Can anyone actually explain what "clean coal" is? No, because it's an oxymoron, with an emphasis on the moron part. It would be like me trying to convince you there's such as thing as clean dirt. There's currently no such thing as "clean coal." Nada. Of course, if I spent $35 million on advertisements, I might be able to convince you that clean dirt exists. A group backed by the coal industry has spent $35 million so far this year on advertisements talking about how coal-fired power plants can be clean. It's working: The candidates have been walking along like dogs on a leash, beholden to promoting a falsehood to further their careers. Politicians saying anything and everything to get elected? I know, you're shocked.

I know a few of you are laughing at me, saying, "But Matt, there is such a thing as clean coal; it's where coal-fired power plants capture their carbon emissions and store them underground." You got me. Except we don't have the technology to do Carbon Capture and Storage. In fact, the Department of Energy isn't expecting to have a successful demonstration of CSS until at least a decade from now. We're probably going to put a man on Mars before we even have the technology for "clean coal." Even then, the coal won't be clean. The department's goal is to cut its emissions by 90 percent.

So the earliest time we could ever have our "clean coal" is in about a decade. The only problem (OK, there are many problems) is the CSS technology is expected to make coal power cost 78 percent more than conventional coal-fired plants. So "clean coal" won't be even close to cost competitive against any of our sources of energy. No one will buy it; that's the beautiful thing about the free market. So if no one is going to buy the "clean coal," then why is the government wasting $1.3 billion trying to develop it? It would be more productive to burn that money and use the heat to power Obama's teleprompter.

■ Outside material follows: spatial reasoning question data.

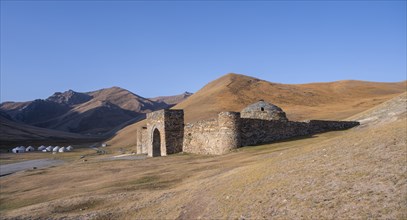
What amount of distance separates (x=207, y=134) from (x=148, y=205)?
13224 mm

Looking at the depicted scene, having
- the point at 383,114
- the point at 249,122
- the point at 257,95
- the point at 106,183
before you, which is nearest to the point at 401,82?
the point at 257,95

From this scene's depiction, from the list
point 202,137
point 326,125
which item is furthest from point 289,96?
point 202,137

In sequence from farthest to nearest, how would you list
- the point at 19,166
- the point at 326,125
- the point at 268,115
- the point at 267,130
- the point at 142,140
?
the point at 142,140 → the point at 19,166 → the point at 268,115 → the point at 326,125 → the point at 267,130

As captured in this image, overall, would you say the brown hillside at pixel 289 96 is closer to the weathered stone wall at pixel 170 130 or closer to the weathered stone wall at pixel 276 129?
the weathered stone wall at pixel 276 129

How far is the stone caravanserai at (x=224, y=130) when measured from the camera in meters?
23.5

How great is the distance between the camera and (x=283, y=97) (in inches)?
2842

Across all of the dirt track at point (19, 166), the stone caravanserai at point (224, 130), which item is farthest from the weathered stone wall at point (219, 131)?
the dirt track at point (19, 166)

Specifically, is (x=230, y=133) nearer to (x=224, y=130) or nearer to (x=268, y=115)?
(x=224, y=130)

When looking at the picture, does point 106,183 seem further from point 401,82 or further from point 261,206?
point 401,82

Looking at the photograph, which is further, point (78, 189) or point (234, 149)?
point (234, 149)

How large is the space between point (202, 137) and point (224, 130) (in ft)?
8.00

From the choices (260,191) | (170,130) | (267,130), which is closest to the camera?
(260,191)

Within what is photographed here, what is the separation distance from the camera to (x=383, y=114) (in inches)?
1041

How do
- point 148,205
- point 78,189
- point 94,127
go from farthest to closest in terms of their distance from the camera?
point 94,127, point 78,189, point 148,205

We're spending money to develop CSS because the majority of Americans are repulsed by the carnage burning coal wreaks on our communities and our planet. The coal industry knows it. They know if they can't convince us that they can burn it cleanly, their days are numbered. If politicians were more concerned about serving the public interest, rather than the special interests, they would come clean about coal. If they can't, we should clean them out.